Finally, Red Lion submits that the PUC applied the incorrect standard
in determining that the Emergency Interconnect Agreement is in the public interest
by failing to consider that the emergency interconnect is unnecessary because Red
Lion’s service is adequate to cover all of DYWA’s customers; the water supplied
under the interconnect agreement will only serve a fraction of DYWA’s customers;
and yet all of DYWA’s customers are bearing the cost under the agreement.

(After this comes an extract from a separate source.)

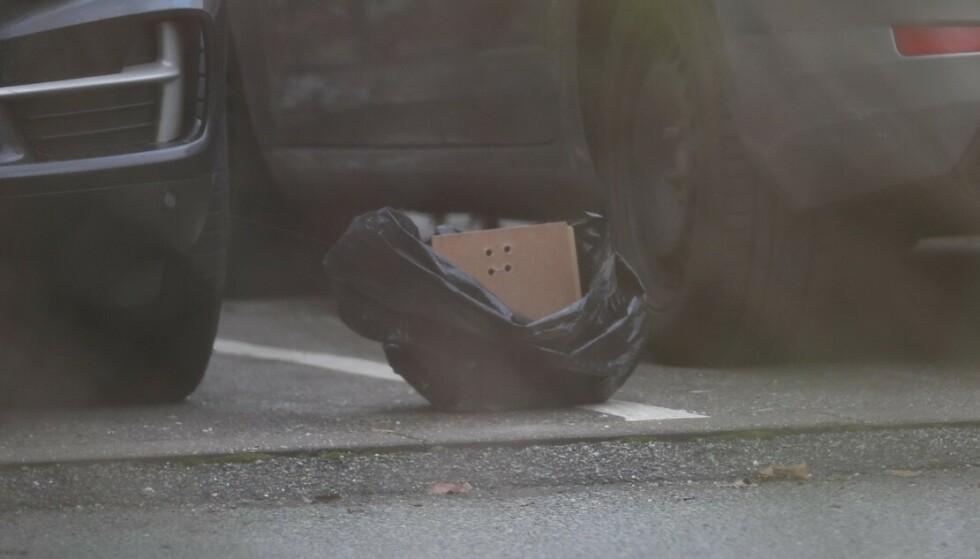 GJENSTAND: Det som kanskje er en bombe i en plastpose på parkeringsplassen utenfor København. Foto: Presse-foto.dk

Moreover, the PUC abdicated its responsibility to reach its own public interest
determination notwithstanding DEP’s policy regarding emergency interconnect
agreements with more than one supplier.
However, Sections 102 and 501(b) of the Code, 66 Pa. C.S. §§102,
501(b), confer on the PUC the power to supervise and regulate public utilities in
Pennsylvania. Sections 1302 and 1308, 66 Pa. C.S. §§1302, 1308, grant the PUC
the authority to review and approve tariffs. Section 507 merely provides a
mechanism by which a public utility may seek an exception to tariff rules, and the
PUC may approve a contract for service at a rate other than the tariff. The relevant
16
inquiry in a case such as this is whether the contract is reasonable and in the public
interest and is within the PUC’s discretion. City of Pittsburgh v. Pennsylvania
Public Utility Commission, 33 A.2d 641, 642 (Pa. Super. 1943).
The credited evidence shows that, at present, Red Lion is DYWA’s
only source of a water supply. R.R. at 69a. If Red Lion’s water quality or quantity
diminishes, DWYA would experience an interruption in service during which it
could not meet the needs of its customers. Id. at 70a. The evidence also shows
that DEP encourages water suppliers to maintain more than one source of supply
including interconnections with other systems. Id. at 69a-70a. Likewise, the PUC
encourages management practices such as the interconnection of water systems
that enhance customer benefits. See, e.g., Section 69.721(a) of the PUC’s
regulations, 52 Pa. Code §69.721(a) (“The [PUC] believes that further
consolidation of water and wastewater systems within this Commonwealth may,
with appropriate management, result in greater environmental and economic
benefits to customers. The regionalization of water and wastewater systems
through mergers and acquisitions will allow the water industry to institute better
management practices and achieve greater economies of scale.”).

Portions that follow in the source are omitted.